Private life insurance company HDFC Life expects a significant growth in sales through alternate channels. Currently bancassurance accounts for a little over 70 per cent of its total sales.
Alternate channels for sale of insurance products include agent network, direct as well as online sales.
“Our sales through alternative channels have grown from 5-6 per cent last year to over 12 per cent this year. We expect it to grow further in the next two-three years,” Sanjay Tripathy, Executive Vice-President, Marketing, Product and Direct Channels of HDFC Life, said here on Wednesday.
He was in Kolkata to launch the company’s two market-linked pension plans and one immediate annuity plan.
According to Tripathy, the company’s share of online sales is expected to grow to 10 per cent over the next three years from the current 3 per cent.

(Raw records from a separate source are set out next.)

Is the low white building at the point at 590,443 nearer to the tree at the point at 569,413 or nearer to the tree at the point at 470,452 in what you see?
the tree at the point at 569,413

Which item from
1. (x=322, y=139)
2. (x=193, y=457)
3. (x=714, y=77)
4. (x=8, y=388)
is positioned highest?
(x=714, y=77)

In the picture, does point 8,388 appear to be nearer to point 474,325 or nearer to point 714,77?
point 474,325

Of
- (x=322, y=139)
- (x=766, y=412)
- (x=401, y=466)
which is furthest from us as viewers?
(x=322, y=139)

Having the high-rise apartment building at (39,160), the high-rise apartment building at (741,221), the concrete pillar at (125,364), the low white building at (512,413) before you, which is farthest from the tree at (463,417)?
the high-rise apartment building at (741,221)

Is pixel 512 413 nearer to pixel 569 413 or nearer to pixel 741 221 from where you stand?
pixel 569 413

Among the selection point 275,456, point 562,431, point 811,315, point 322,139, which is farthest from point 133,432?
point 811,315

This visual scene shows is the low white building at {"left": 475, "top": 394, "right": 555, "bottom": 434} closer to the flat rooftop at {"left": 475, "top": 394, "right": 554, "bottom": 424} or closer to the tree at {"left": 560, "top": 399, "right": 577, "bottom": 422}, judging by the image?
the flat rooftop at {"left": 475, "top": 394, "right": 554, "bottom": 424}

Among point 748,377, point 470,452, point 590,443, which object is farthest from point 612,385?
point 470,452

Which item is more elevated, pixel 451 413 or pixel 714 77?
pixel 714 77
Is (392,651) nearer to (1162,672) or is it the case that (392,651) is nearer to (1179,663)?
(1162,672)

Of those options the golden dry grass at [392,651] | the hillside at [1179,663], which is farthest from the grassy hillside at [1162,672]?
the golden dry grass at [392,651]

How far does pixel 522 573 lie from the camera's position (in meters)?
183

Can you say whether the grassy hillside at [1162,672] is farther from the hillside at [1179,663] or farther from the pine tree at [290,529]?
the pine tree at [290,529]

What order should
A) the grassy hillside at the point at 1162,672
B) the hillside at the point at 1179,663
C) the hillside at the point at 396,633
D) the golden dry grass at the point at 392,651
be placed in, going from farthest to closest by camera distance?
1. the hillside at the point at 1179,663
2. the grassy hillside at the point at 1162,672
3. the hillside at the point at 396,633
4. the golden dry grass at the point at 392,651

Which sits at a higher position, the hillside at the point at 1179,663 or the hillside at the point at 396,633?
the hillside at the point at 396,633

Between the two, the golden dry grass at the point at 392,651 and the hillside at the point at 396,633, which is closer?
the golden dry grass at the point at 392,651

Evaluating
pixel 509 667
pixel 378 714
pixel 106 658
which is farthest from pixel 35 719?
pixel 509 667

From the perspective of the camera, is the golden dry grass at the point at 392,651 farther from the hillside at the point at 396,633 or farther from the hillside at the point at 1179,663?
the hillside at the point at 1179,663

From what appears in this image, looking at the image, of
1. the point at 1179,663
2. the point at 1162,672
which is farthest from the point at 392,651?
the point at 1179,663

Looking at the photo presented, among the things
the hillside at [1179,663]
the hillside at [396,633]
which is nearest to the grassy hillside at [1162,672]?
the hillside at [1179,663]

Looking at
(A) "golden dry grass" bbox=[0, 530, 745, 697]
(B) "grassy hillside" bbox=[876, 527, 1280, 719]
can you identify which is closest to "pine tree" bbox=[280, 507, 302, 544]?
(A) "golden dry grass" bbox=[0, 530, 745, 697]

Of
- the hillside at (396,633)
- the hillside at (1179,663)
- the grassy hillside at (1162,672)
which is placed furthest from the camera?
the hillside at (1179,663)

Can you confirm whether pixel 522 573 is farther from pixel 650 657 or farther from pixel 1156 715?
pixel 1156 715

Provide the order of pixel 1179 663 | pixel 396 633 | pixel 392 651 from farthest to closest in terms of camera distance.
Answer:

Nearly nine out of its 30-odd products are currently sold online, he said.
While the two pension plans — Pension Super Plus and Single Premium Pension Super — are designed to “build a sizable corpus for post retirement income, the “traditional annuity” plan will ensure a steady income flow after retirement, Tripathy said.
He pointed out that introduction of these products was timely as life expectancy increased to an average of 70 years.
“We expect about 5-10 per cent of our total business to come from these three plans during the January-March quarter this fiscal,” Tripathy said.